For most plant species, elevated atmospheric CO2 levels lead to a decrease in stomatal conductance (gs) by causing the partial closure of the stomata. This allows the plant to decrease transpirational water loss. Current knowledge of the molecular-level control of stomatal CO2 response is based primarily on studies that investigated response to short-term CO2 changes, on the scale of minutes to hours. It’s unclear, however, whether this data is representative of longer-term changes occurring over weeks or months. With atmospheric CO2 levels projected to double over the next century, long-term stomatal response could have a major impact on plant water use in the future, and an understanding of its regulation could help researchers to improve crop water-use efficiency.

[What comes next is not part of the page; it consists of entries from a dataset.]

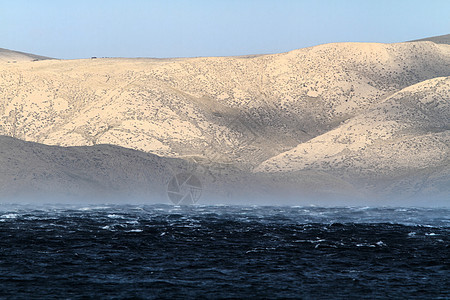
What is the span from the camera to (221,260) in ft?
188

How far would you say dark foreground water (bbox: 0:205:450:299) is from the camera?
44.6 m

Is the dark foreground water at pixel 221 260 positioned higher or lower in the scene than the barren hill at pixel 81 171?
lower

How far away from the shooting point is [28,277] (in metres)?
47.9

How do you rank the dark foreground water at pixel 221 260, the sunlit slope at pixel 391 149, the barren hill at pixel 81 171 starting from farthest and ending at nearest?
the sunlit slope at pixel 391 149 → the barren hill at pixel 81 171 → the dark foreground water at pixel 221 260

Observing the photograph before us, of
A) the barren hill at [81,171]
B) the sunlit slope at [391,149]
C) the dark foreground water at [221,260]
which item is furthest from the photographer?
the sunlit slope at [391,149]

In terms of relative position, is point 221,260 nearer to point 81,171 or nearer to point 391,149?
point 81,171

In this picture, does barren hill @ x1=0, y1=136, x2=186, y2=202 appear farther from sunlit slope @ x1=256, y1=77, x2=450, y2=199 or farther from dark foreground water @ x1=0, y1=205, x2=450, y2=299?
dark foreground water @ x1=0, y1=205, x2=450, y2=299

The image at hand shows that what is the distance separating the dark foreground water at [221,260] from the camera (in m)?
44.6

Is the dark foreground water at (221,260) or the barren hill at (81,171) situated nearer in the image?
the dark foreground water at (221,260)

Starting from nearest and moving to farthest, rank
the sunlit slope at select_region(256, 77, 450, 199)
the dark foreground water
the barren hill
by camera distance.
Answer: the dark foreground water, the barren hill, the sunlit slope at select_region(256, 77, 450, 199)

In a new study published in Annals of Botany, lead author Karin S.L. Johansson and colleagues studied the genetic controls of short- and long-term gs responses to elevated CO2 levels. The researchers used two arabidopsis recombinant inbred lines, one with a strong CO2 response, and one with a weak CO2 response, and employed quantitative trait locus (QTL) mapping to pinpoint loci controlling gs responses.
The authors found that short- and long-term stomatal responses were both associated with a QTL on chromosome 2 that explained about half of the short-term variation seen in responses between the weak and strong lines. Elevated CO2 caused an average gs decrease of 26% in the arabidopsis lines tested, which is similar to what has been found in field experiments studying long-term response. The plants also showed a 60% increase in total leaf area.
“The fact that short- and long-term CO2 responses were significantly correlated and associated with the same locus suggests that knowledge about the signalling pathway for short-term gs regulation in response to elevated CO2 concentration could be used for manipulation of long-term gs responses under rising atmospheric CO2,” write the authors. They note that breeding crops for high water-use efficiency could produce varieties able to grow in arid regions, as has already been accomplished with wheat. “Large differences in gs or water-use efficiency observed among cultivars of wheat, rice, maize, legumes, cotton, and sugarcane show that there is a large untapped potential in the genetic variation for stomatal traits in crop species as well.”